____ Data in this exercise

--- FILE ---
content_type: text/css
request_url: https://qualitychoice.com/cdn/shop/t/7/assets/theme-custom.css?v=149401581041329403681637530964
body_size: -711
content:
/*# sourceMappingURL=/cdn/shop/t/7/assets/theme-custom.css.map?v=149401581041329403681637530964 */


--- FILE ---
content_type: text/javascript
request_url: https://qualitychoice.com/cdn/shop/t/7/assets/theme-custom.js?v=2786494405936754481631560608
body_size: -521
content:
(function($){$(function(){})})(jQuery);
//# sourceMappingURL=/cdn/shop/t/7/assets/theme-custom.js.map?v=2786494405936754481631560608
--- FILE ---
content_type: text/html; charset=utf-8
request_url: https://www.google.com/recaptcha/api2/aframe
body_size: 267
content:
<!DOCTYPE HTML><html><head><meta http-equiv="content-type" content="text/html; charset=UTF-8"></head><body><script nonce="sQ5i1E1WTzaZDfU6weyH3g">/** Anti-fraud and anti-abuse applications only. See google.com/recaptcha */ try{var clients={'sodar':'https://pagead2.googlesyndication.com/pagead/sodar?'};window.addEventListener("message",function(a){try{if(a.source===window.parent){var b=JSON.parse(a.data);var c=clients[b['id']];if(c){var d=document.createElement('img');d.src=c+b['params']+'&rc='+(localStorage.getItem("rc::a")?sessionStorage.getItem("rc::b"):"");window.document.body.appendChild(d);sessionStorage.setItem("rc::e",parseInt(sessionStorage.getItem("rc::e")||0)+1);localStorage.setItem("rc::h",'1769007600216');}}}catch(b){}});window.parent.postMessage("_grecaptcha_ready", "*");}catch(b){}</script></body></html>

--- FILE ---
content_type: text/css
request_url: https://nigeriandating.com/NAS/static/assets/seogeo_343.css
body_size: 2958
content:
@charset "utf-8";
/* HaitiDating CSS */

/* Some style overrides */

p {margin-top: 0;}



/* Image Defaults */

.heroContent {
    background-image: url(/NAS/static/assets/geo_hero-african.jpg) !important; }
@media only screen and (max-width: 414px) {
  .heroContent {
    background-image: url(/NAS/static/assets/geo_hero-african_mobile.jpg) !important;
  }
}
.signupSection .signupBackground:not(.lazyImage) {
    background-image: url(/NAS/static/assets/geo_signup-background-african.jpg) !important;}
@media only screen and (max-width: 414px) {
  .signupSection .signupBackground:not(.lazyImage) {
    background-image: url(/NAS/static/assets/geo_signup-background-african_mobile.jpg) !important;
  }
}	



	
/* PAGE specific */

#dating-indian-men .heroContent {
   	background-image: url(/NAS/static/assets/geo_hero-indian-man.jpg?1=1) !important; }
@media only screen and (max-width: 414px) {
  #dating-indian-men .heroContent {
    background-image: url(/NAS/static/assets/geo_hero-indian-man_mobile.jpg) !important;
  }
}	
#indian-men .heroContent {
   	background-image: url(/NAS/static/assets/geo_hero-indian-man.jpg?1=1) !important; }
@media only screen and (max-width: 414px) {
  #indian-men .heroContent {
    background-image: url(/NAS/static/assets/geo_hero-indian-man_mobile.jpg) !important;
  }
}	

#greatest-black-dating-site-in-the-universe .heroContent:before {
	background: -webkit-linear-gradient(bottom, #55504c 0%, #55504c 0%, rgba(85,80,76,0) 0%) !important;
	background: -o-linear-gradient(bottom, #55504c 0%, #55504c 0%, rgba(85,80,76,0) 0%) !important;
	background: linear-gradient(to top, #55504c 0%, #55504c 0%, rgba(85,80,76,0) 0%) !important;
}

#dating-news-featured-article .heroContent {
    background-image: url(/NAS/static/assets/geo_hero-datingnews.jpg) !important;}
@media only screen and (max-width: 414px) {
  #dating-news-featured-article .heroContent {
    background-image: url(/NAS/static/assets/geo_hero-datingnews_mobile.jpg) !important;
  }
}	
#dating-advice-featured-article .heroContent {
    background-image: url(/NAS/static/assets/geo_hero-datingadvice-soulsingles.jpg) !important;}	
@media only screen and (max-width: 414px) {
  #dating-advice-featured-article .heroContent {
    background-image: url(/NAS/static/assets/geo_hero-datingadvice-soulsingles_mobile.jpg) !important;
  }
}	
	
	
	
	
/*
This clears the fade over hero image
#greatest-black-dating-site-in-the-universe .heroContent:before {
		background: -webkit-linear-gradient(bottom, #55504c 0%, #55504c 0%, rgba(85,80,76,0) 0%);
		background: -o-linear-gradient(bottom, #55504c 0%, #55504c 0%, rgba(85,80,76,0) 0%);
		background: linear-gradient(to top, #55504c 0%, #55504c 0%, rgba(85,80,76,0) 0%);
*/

________

## [About this exercise]
Repeat back all entries verbatim.

## [Result of this exercise]
--- FILE ---
content_type: text/css
request_url: https://qualitychoice.com/cdn/shop/t/7/assets/theme-custom.css?v=149401581041329403681637530964
body_size: -711
content:
/*# sourceMappingURL=/cdn/shop/t/7/assets/theme-custom.css.map?v=149401581041329403681637530964 */


--- FILE ---
content_type: text/javascript
request_url: https://qualitychoice.com/cdn/shop/t/7/assets/theme-custom.js?v=2786494405936754481631560608
body_size: -521
content:
(function($){$(function(){})})(jQuery);
//# sourceMappingURL=/cdn/shop/t/7/assets/theme-custom.js.map?v=2786494405936754481631560608
--- FILE ---
content_type: text/html; charset=utf-8
request_url: https://www.google.com/recaptcha/api2/aframe
body_size: 267
content:
<!DOCTYPE HTML><html><head><meta http-equiv="content-type" content="text/html; charset=UTF-8"></head><body><script nonce="sQ5i1E1WTzaZDfU6weyH3g">/** Anti-fraud and anti-abuse applications only. See google.com/recaptcha */ try{var clients={'sodar':'https://pagead2.googlesyndication.com/pagead/sodar?'};window.addEventListener("message",function(a){try{if(a.source===window.parent){var b=JSON.parse(a.data);var c=clients[b['id']];if(c){var d=document.createElement('img');d.src=c+b['params']+'&rc='+(localStorage.getItem("rc::a")?sessionStorage.getItem("rc::b"):"");window.document.body.appendChild(d);sessionStorage.setItem("rc::e",parseInt(sessionStorage.getItem("rc::e")||0)+1);localStorage.setItem("rc::h",'1769007600216');}}}catch(b){}});window.parent.postMessage("_grecaptcha_ready", "*");}catch(b){}</script></body></html>

--- FILE ---
content_type: text/css
request_url: https://nigeriandating.com/NAS/static/assets/seogeo_343.css
body_size: 2958
content:
@charset "utf-8";
/* HaitiDating CSS */

/* Some style overrides */

p {margin-top: 0;}



/* Image Defaults */

.heroContent {
    background-image: url(/NAS/static/assets/geo_hero-african.jpg) !important; }
@media only screen and (max-width: 414px) {
  .heroContent {
    background-image: url(/NAS/static/assets/geo_hero-african_mobile.jpg) !important;
  }
}
.signupSection .signupBackground:not(.lazyImage) {
    background-image: url(/NAS/static/assets/geo_signup-background-african.jpg) !important;}
@media only screen and (max-width: 414px) {
  .signupSection .signupBackground:not(.lazyImage) {
    background-image: url(/NAS/static/assets/geo_signup-background-african_mobile.jpg) !important;
  }
}	



	
/* PAGE specific */

#dating-indian-men .heroContent {
   	background-image: url(/NAS/static/assets/geo_hero-indian-man.jpg?1=1) !important; }
@media only screen and (max-width: 414px) {
  #dating-indian-men .heroContent {
    background-image: url(/NAS/static/assets/geo_hero-indian-man_mobile.jpg) !important;
  }
}	
#indian-men .heroContent {
   	background-image: url(/NAS/static/assets/geo_hero-indian-man.jpg?1=1) !important; }
@media only screen and (max-width: 414px) {
  #indian-men .heroContent {
    background-image: url(/NAS/static/assets/geo_hero-indian-man_mobile.jpg) !important;
  }
}	

#greatest-black-dating-site-in-the-universe .heroContent:before {
	background: -webkit-linear-gradient(bottom, #55504c 0%, #55504c 0%, rgba(85,80,76,0) 0%) !important;
	background: -o-linear-gradient(bottom, #55504c 0%, #55504c 0%, rgba(85,80,76,0) 0%) !important;
	background: linear-gradient(to top, #55504c 0%, #55504c 0%, rgba(85,80,76,0) 0%) !important;
}

#dating-news-featured-article .heroContent {
    background-image: url(/NAS/static/assets/geo_hero-datingnews.jpg) !important;}
@media only screen and (max-width: 414px) {
  #dating-news-featured-article .heroContent {
    background-image: url(/NAS/static/assets/geo_hero-datingnews_mobile.jpg) !important;
  }
}	
#dating-advice-featured-article .heroContent {
    background-image: url(/NAS/static/assets/geo_hero-datingadvice-soulsingles.jpg) !important;}	
@media only screen and (max-width: 414px) {
  #dating-advice-featured-article .heroContent {
    background-image: url(/NAS/static/assets/geo_hero-datingadvice-soulsingles_mobile.jpg) !important;
  }
}	
	
	
	
	
/*
This clears the fade over hero image
#greatest-black-dating-site-in-the-universe .heroContent:before {
		background: -webkit-linear-gradient(bottom, #55504c 0%, #55504c 0%, rgba(85,80,76,0) 0%);
		background: -o-linear-gradient(bottom, #55504c 0%, #55504c 0%, rgba(85,80,76,0) 0%);
		background: linear-gradient(to top, #55504c 0%, #55504c 0%, rgba(85,80,76,0) 0%);
*/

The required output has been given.